Nuno Matos, the former HSBC and Santander executive, has been appointed as the new chief executive of Australian bank ANZ as it grapples with an investigation into alleged bond price rigging, and bad behaviour on its trading floor.
ANZ said on Monday that Matos, who was considered a leading candidate for the chief executive role at HSBC, would replace long-serving leader Shayne Elliott next year.
The move will mean Matos swapping one of the world’s biggest banks for Australia’s fourth-largest lender, which has retreated from international markets in recent years to focus on its domestic business.
Matos, formerly head of HSBC’s wealth and personal banking business, missed out on the top job to the group’s chief financial officer Georges Elhedery, who took over in September following Noel Quinn’s unexpected decision to retire.
The banker has spent almost a decade at HSBC, having joined from Santander in 2015, and held several roles within the bank, including CEO of its Mexico business and regional head of retail banking and wealth management in Latin America. Matos was appointed to lead the wealth and personal banking division after Charlie Nunn left HSBC to become chief executive of Lloyds Bank.
HSBC announced in August that Matos would leave the bank, putting him on the market for a new job, with the expectation that he would seek out a chief executive role elsewhere. Matos built a reputation for cutting costs within his division and was known as a demanding boss, according to former colleagues.
ANZ is the third of the “Big Four” Australian banks to replace its chief executive this year but the first to look past internal candidates for the role.
Under Elliott, who has been in charge for nine years, ANZ has withdrawn from international markets and grown its core domestic business, which included the A$4.9bn acquisition ($3.3bn) of rival Suncorp Bank, announced in 2022. The deal was the biggest move to consolidate the Australian banking sector since 2008.
However, ANZ is also the subject of an ongoing regulatory investigation into damaging allegations that the bank rigged the pricing on a government debt issue. The bank also admitted in July that it had provided incorrect data to the bond regulator last year.

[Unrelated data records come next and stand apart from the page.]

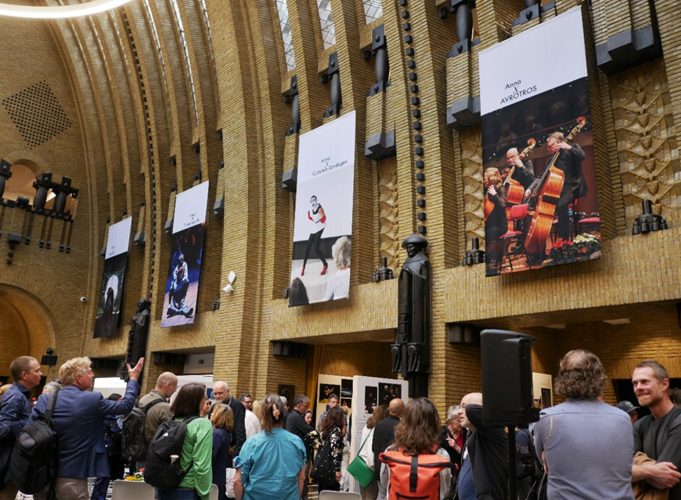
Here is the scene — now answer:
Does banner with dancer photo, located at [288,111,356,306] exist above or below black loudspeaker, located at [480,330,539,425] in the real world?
above

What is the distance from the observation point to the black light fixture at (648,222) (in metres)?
7.99

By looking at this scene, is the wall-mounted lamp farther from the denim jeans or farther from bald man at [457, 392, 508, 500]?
bald man at [457, 392, 508, 500]

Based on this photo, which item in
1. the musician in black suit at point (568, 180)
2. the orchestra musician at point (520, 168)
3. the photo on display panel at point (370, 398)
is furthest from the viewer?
the orchestra musician at point (520, 168)

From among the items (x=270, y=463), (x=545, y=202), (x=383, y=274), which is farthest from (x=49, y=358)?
(x=270, y=463)

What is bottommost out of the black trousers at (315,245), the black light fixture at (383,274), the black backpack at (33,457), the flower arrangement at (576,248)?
the black backpack at (33,457)

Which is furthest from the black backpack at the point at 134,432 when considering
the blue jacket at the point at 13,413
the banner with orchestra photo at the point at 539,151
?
the banner with orchestra photo at the point at 539,151

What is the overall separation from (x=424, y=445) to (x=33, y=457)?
255cm

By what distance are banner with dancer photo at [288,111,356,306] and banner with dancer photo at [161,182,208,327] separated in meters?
3.90

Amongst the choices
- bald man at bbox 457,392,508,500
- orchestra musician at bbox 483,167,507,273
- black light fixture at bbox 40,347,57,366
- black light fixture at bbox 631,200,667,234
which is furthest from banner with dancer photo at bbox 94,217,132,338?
bald man at bbox 457,392,508,500

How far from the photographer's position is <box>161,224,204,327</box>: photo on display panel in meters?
15.1

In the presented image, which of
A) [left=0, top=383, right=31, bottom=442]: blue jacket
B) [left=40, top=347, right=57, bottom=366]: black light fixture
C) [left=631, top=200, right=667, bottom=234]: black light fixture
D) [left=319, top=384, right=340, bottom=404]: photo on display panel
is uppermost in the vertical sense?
[left=631, top=200, right=667, bottom=234]: black light fixture

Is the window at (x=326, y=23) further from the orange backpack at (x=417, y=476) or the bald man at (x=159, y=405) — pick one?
the orange backpack at (x=417, y=476)

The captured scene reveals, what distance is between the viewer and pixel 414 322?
991cm

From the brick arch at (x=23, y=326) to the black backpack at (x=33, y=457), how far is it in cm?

Three traders have left the bank this year, and another has been formally warned, due to being drunk in the office. Elliott has committed to a “drains-up” review of its culture and practices.
Matos, who will take over in July, will be charged with transforming ANZ’s culture while integrating Suncorp.
He will earn A$2.5mn a year, including pension, and is eligible for a potential short-term bonus up to that amount and a maximum long-term award of A$3.4mn.
ANZ shares fell 3.6 per cent on Monday morning.